ANGEZEIGTER TEXT:
-*-*-

Auf den Spuren von Lutschliese und Analita

Oranien­burger in Mitte und Prostitution, das gehört schon seit hundert Jahren zusammen. Während heute die Barbiepüppchen die männlichen Touristen anbaggern, waren es früher eher ganz normale Hausfrauen, denen man ihr Gewerbe kaum ansah. Klar, es gab schon in den Zwanziger auch andere, mit zu kurzem Rock, aber offensichtlichem Interesse.
Auf der anderen Straßenseite standen die Jungs, gegenüber der Linienstraße, wo damals ein Toilettenhäuschen stand. So konnte dort gleich das Geschäft der anderen Art erledigt werden.
Die Damen begnügten sich nicht mit dem kleinen Stück Straße, sie standen auch in der Tucholsky- und Auguststraße, bis hinüber zur Steinstraße.

-*-*-

Gespeicherte Dateneinträge:
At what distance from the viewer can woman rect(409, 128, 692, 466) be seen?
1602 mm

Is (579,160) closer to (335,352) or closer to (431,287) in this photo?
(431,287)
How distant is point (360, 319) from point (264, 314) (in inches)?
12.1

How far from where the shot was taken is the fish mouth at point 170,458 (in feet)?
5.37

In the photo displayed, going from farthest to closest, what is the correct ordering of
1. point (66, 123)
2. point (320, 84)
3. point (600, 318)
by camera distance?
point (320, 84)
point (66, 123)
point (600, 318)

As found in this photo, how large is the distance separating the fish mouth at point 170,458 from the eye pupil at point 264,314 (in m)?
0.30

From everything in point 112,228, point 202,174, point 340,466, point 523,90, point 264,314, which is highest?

-*-*-

ARBEITSANWEISUNGEN:
a) Beantworten Sie anhand des Textes „Auf den Spuren von Lutschliese und Analita“ die folgenden Fragen:
(i) Seit wie vielen Jahren gehören Oranienburger und Prostitution laut Text zusammen?
(ii) Wer stand auf der anderen Straßenseite?
(iii) Bis zu welcher Straße standen die Damen?
b) Geben Sie aus dem Text „Auf den Spuren von Lutschliese und Analita“ den Abschnitt von „Auf der anderen“ bis „Art erledigt werden.“ wortgetreu wieder.

LÖSUNGEN:
a)
(i) Seit hundert Jahren.
(ii) Die Jungs.
(iii) Bis hinüber zur Steinstraße.

b)
Auf der anderen Straßenseite standen die Jungs, gegenüber der Linienstraße, wo damals ein Toilettenhäuschen stand. So konnte dort gleich das Geschäft der anderen Art erledigt werden.